Every Problem Looks Like a Full Dishwasher
The skill of being able to effectively and efficiently use a hammer is still valuable, but perhaps less frequently needed than it used to be. Nails and hammers have largely been replaced by screws and cordless screw guns, so the idea that every problem could look like a nail is becoming ever more antiquated. (The need to occasionally smash things with some kind of hammer is perennial, however, which gives me solace.) I would posit that in these days of ubiquitous computing and relative isolation, almost every problem looks either like a login page or Tetris.
The login page is self-evident: nearly everything that we used to do in person in order to trade money for goods or services is now done with the computer as a facilitator. Everything we need to do requires an online account of some kind—even if the service is free. Thus, the login page and attendant username and password.
Every other problem we face, it seems, is some variation on the game Tetris. Tetris is a video game challenge of correctly orienting and positioning colorful shapes on the ground that fall from the sky in order to form that most prized configuration: a perfectly flat surface which then disappears, preventing a growing pile of colorful but distressingly disorganized shapes not unlike the mountains of laundry that parents are regularly faced with. The strategy is, of course, to make these sometimes awkward shapes fit together in the most efficient, continuous form possible.
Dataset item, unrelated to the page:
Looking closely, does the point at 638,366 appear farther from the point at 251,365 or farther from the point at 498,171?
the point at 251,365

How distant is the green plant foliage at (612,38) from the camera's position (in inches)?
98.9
It is the familiar problem of trying to schedule another Zoom call with all the people whose schedules are already filled with Zoom calls. It is doing dishes for the 3rd time between the 7th and 8th Zoom calls of the day. It is packing endless scraps and leftovers into the refrigerator. It is stuffing a seemingly self-reproducing supply of Tupperware and Pyrex and disposable/reuseable/not-very-environmentally-responsible food containers into the god-dammed cupboard. It is getting the first load of laundry started early enough that the 3rd load of laundry will be dry before bed. It is wedging another 3 dishes into the dishwasher so that there is no need to wash dishes by hand for the 5th time today. (It is, sometimes, the very happy problem of not quite being able to fit all of the M&M cookies into the cookie jar.)
A password manager or a simple pad of Post-It Notes solves the problem of login pages, but we will need to build a hell of a robot to offload all our Tetris problems.